_PROBLEM TO SOLVE_
Repeat the listing below word for word, minus the pictures.

■ ■ ■ ■

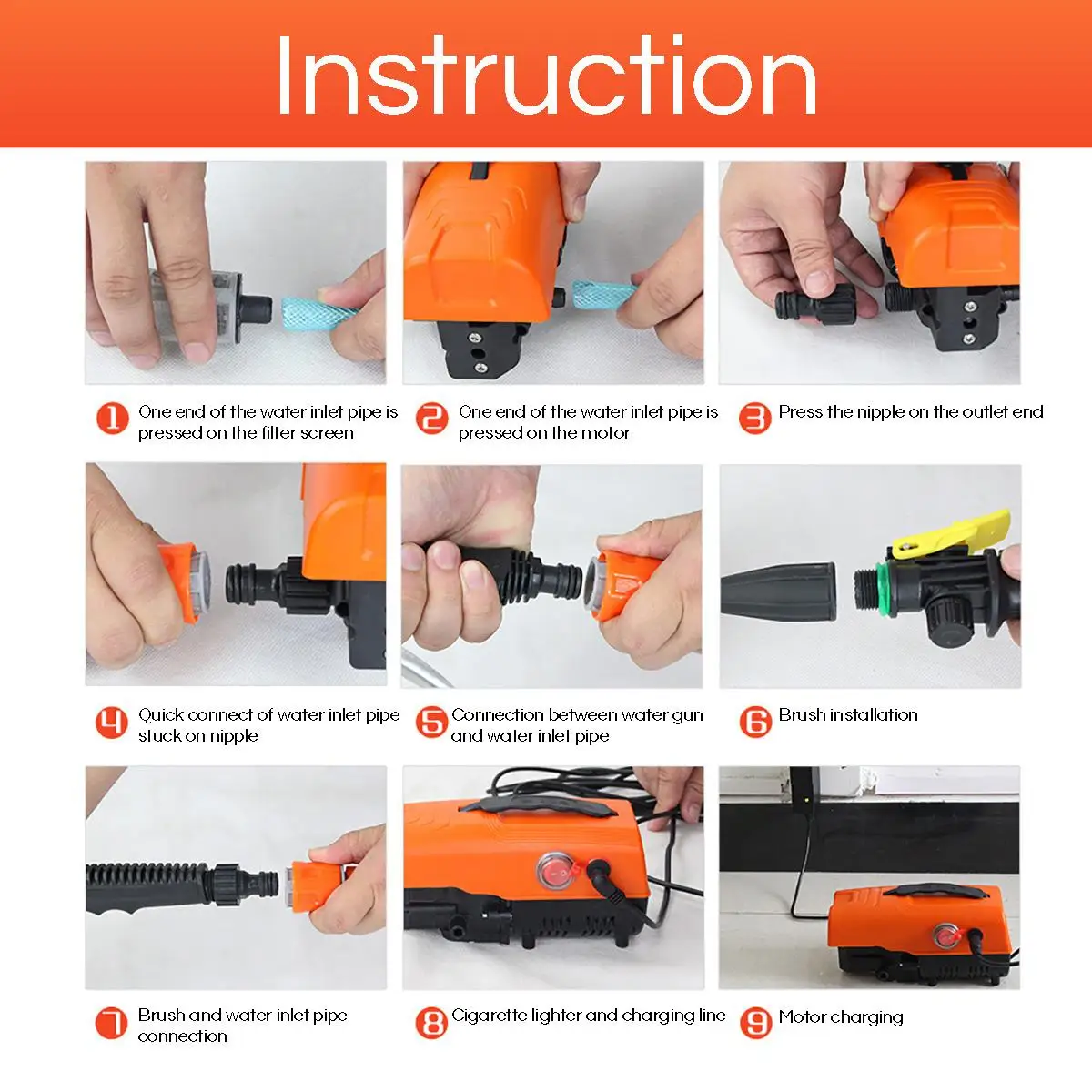 Instruction

1 One end of the water inlet pipe is pressed on the filter screen

2 One end of the water inlet pipe is pressed on the motor

3 Press the nipple on the outlet end

4 Quick connect of water inlet pipe stuck on nipple

5 Connection between water gun and water inlet pipe

6 Brush installation

7 Brush and water inlet pipe connection

8 Cigarette lighter and charging line

9 Motor charging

■ ■ ■ ■

_COMPLETED EXERCISE_
 Instruction

1 One end of the water inlet pipe is pressed on the filter screen

2 One end of the water inlet pipe is pressed on the motor

3 Press the nipple on the outlet end

4 Quick connect of water inlet pipe stuck on nipple

5 Connection between water gun and water inlet pipe

6 Brush installation

7 Brush and water inlet pipe connection

8 Cigarette lighter and charging line

9 Motor charging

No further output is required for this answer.